MOVFF LATCH ,latb_shadow
MOVLW 0xf
andwf latb_shadow ,F
SWAPF latb_shadow,F
MOVF control,W
IORWF latb_shadow ,F
SWAPF latb_shadow,W
MOVWF LATCH

GOTO lopo

END

A little more thought reduces it further,no need at all for a shadow working reg at all
works perfectly on the simulator steps through all 16 "control" states on latb 4-7 and preserves latb 0-3.


; TODO INSERT CONFIG CODE HERE USING CONFIG BITS GENERATOR
Processor 18f4550


include "p18f4550.inc"
TRUE equ 1
FALSE equ 0
cblock 0x30
control
;latb_shadow
endc


RES_VECT CODE 0x0000 ; processor reset vector
GOTO START ; go to beginning of program
; TODO ADD INTERRUPTS HERE IF USED
MAIN_PROG CODE ; let linker place main program
START






MOVLW 0f
MOVWF control
MOVLW 3
MOVWF LATB,A
lopo
BANKSEL control
INCF control,F
MOVLW 0xf
ANDWF control,F


MOVF LATB,A,W
ANDLW 0XF
SWAPF WREG,F
IORWF control,W
SWAPF WREG,F
MOVWF LATB ,A

GOTO lopo

if I may...


RES_VECT CODE 0x0000 ; processor reset vector
GOTO START ; go to beginning of program
; TODO ADD INTERRUPTS HERE IF USED
MAIN_PROG CODE ; let linker place main program
START


MOVLW 0f
MOVWF control
MOVLW 3
MOVWF LATB,A
lopo
BANKSEL control
incf control,F ; control = control + 1
bcf control,4 ; control = control mod 15

swapf control,W ; B7..B4 <- control
xorwf LATB,W ; wreg = differences
andlw 0xF0 ; ignore B3..B0 bits
xorwf LATB,F ; update B7..B4 bits

GOTO lopo

t'would be simpler/faster still if you were to use the B3..B0 pins as both the 'control' variable and 'control' I/O;


RES_VECT CODE 0x0000 ; processor reset vector
GOTO START ; go to beginning of program
; TODO ADD INTERRUPTS HERE IF USED
MAIN_PROG CODE ; let linker place main program
START


movlw 0x30 ; B7..B4 other I/O, B3..B0 = control
movwf LATB ;
lopo
incf LATB,W ; B3..B0 bits = control, 0..15
xorwf LATB,W ; wreg = differences
andlw 0x0F ; ignore B7..B4 bits (and control mod 16 for free)
xorwf LATB,F ; update B3..B0 bits, 0..15

GOTO lopo

if I may...
Mike, K8LH

that's exactly what a good forum needs

your solution is excellent

I like pedja089's solution which is probably about as simple, efficient, and elegant as you can get with pure PBP code.

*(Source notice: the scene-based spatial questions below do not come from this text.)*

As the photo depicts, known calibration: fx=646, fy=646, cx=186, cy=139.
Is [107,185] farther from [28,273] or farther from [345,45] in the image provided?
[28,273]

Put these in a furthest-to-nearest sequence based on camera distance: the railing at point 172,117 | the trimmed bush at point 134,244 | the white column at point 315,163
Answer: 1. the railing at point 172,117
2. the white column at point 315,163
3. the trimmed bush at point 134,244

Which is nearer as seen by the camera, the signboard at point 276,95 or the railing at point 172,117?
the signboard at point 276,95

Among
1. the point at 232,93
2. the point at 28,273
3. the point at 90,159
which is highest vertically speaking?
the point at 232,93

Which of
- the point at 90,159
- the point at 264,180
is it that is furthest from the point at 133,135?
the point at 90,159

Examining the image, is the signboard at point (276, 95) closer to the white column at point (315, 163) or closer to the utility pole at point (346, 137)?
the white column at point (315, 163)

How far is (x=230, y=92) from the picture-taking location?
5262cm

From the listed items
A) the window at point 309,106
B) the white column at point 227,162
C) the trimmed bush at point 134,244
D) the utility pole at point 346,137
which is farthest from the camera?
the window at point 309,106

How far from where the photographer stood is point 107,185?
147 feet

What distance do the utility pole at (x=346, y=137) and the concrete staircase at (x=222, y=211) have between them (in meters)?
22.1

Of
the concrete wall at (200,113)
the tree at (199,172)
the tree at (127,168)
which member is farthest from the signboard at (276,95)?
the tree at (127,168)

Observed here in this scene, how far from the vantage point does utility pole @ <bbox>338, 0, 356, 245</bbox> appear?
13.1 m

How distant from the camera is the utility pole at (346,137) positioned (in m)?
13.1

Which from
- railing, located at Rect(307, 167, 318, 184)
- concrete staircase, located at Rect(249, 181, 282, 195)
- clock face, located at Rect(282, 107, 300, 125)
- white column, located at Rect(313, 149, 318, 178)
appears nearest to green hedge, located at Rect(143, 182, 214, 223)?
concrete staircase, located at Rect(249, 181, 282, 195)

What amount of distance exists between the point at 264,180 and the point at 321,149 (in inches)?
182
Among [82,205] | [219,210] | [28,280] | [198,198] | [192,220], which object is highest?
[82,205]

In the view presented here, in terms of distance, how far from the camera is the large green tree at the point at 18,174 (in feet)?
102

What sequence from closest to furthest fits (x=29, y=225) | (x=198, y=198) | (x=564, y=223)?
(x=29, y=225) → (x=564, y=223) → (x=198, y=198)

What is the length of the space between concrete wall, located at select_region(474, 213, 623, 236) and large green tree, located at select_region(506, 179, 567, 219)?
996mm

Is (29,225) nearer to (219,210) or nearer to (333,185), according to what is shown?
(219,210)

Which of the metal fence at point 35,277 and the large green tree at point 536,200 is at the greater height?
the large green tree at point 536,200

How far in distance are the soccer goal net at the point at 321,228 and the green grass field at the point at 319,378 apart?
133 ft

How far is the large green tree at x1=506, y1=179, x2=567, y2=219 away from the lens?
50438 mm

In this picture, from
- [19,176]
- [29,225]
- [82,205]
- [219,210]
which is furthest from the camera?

He might test clearing the four LATB bits and then setting them based on if control.0 = 1 then latb.4 = 1 (or something similar).

I have to say the code PBP generated for the "Control << 4" instruction was pretty dismal. I'm curious to see what XC8 will generate for that...

I like pedja089's solution which is probably about as simple, efficient, and elegant as you can get with pure PBP code

it is simple but I wonder if it may cause some analog channel crosstalk effects when control inputs are changed sequentially like that esp at low clock speeds , just a thought.

Oops! I didn't think of that...